Which bit are you struggling with?


----------



## The Bear (Sep 19, 2006)

Port forwarding and what IPs to put in what boxes in my router's settings.


----------



## Raisltin Majere (Mar 13, 2004)

this is what i have


----------



## KiNeL (Feb 6, 2006)

Tivo_noob said:


> Also make sure your dialling prefix is on ,#401 in the phone setup options


You don't need this if you choose Network calling when you install the Cachecard or Turbonet drivers.


----------



## Restorer (Jan 6, 2002)

Raisltin Majere said:


> I use dyndns.org. My router has a page in it's config so tat I can enter my login details and it will update dyndns automatically.


Trying to set up dyndns.org I get the message it cannot find a hostname and I will have to enter it manually. What would hostname be refererring to?


----------



## chrisd (Oct 24, 2003)

If you get that error when setting up the dynamic dns host initially, where you have the options Hostnames, IP Address, Enable Wildcard, Mail Exchanger, then you need to enter a name in the Hostname field (any name, whatever you want it to be called), and then choose any of the extensions from the pulldown box next to it.

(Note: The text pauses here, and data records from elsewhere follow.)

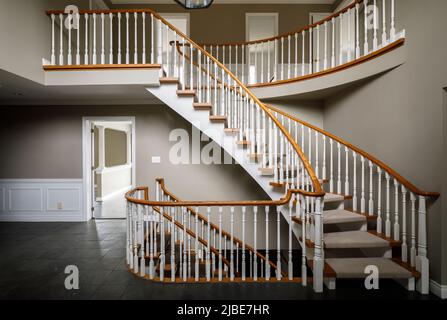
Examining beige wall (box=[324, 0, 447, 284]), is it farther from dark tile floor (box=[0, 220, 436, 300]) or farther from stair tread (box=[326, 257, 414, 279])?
dark tile floor (box=[0, 220, 436, 300])

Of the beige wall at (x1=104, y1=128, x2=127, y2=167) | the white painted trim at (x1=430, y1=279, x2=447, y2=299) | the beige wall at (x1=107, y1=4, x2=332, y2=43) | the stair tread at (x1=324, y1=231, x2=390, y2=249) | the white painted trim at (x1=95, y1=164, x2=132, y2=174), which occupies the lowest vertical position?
the white painted trim at (x1=430, y1=279, x2=447, y2=299)

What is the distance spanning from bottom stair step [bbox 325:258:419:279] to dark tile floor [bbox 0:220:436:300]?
16 centimetres

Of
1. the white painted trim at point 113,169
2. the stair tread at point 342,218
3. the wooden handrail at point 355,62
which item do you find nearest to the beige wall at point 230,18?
the wooden handrail at point 355,62

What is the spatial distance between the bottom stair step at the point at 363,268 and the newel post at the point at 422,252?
0.26 ft

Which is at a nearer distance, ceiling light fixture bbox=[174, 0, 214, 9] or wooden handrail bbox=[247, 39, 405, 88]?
ceiling light fixture bbox=[174, 0, 214, 9]

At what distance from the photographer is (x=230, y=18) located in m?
6.49

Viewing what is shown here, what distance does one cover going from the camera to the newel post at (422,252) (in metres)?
2.50

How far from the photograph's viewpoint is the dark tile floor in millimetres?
2471

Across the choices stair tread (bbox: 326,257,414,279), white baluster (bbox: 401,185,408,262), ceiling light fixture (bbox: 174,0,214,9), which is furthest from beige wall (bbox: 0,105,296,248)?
ceiling light fixture (bbox: 174,0,214,9)

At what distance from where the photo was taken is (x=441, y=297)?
2422 millimetres

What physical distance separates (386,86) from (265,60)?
404 cm

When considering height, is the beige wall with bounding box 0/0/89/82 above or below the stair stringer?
above
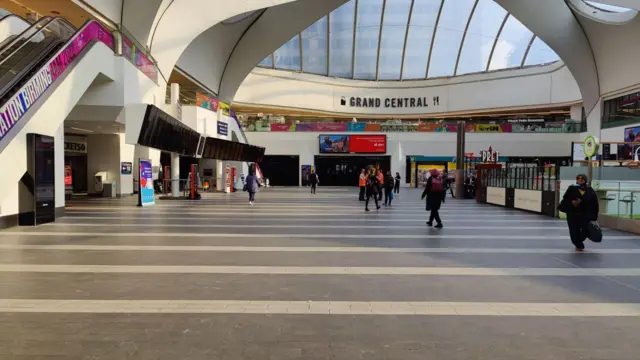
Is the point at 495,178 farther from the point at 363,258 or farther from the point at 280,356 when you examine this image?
the point at 280,356

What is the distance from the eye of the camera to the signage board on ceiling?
40406mm

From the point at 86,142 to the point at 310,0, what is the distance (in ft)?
59.7

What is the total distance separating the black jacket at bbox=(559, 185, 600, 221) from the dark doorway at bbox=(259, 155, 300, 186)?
110 ft

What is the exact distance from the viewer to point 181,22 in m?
21.8

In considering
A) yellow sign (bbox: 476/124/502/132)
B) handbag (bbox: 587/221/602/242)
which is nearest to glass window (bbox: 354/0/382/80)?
yellow sign (bbox: 476/124/502/132)

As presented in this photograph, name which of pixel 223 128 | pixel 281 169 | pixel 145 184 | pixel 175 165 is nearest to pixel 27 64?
pixel 145 184

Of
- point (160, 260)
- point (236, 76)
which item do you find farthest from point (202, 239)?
point (236, 76)

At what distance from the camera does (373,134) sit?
40438mm

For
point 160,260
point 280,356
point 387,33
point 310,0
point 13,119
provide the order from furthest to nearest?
point 387,33
point 310,0
point 13,119
point 160,260
point 280,356

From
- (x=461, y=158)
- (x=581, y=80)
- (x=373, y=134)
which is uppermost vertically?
(x=581, y=80)

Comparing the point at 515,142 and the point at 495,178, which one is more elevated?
the point at 515,142

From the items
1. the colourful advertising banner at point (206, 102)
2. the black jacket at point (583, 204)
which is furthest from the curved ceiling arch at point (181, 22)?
the black jacket at point (583, 204)

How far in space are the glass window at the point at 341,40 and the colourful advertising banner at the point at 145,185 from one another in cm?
2767

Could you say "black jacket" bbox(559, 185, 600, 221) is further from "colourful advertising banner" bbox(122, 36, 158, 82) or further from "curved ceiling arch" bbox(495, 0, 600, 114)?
"curved ceiling arch" bbox(495, 0, 600, 114)
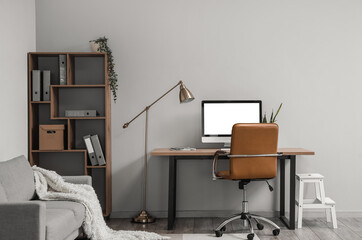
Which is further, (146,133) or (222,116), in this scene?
(146,133)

Your IP address should already be in there, automatically detected.


Once thats all setup, from now on, you can enter the name that you put in for the hostname, eg "restorer.homedyns.org", which (once you have setup port forwarding on your router), will then take you to tivoweb. 

This obviously makes life a hell of a lot easier than having to type in whatever your current IP address is everytime.


----------



## Restorer (Jan 6, 2002)

Ok I got setup of DynDNS Updater sorted and I thought i did the port forwarding thing but when I type in the hostname now I just get the router start page.

I guess I didn't get the port forwarding right? This is what I did on the Sky router (Netgear DG834GT):

1. Went to Dynamic DNS
2. Chose DynDNS.org, entered hostname, username and password. Ticked Wildcards.
3. Went to Firewall Rules
4. Under Inbound Services clicked Add.
5. Chose HTTP (TCP:80) from the dropdown.
6. For Action, chose "Always Allow".
7. In Send to Lan Server entered Tivo's IP.
8. Checked with tivoweb.cfg it already said port:80.

Must have done something wrong here. Anyone see what?


----------



## thechachman (Nov 28, 2004)

Does one need to commit/reboot the router to kick the port fwding off perhaps?


----------



## Restorer (Jan 6, 2002)

After reboot I just get the Cannot Find Server/Page Cannot be displayed. Grrrrr.


----------



## Restorer (Jan 6, 2002)

Went through all the steps again and this time success! Thanks to all. Got there in the end.


----------



## The Bear (Sep 19, 2006)

I have the same router and it also didn't work at first with the correct settings as you have them above.

I think rebooting the Tivo and restarting Tivoweb must have done it in the end, because I never rebooted the router.


----------



## Restorer (Jan 6, 2002)

Glad to hear we're both fixed up now.


----------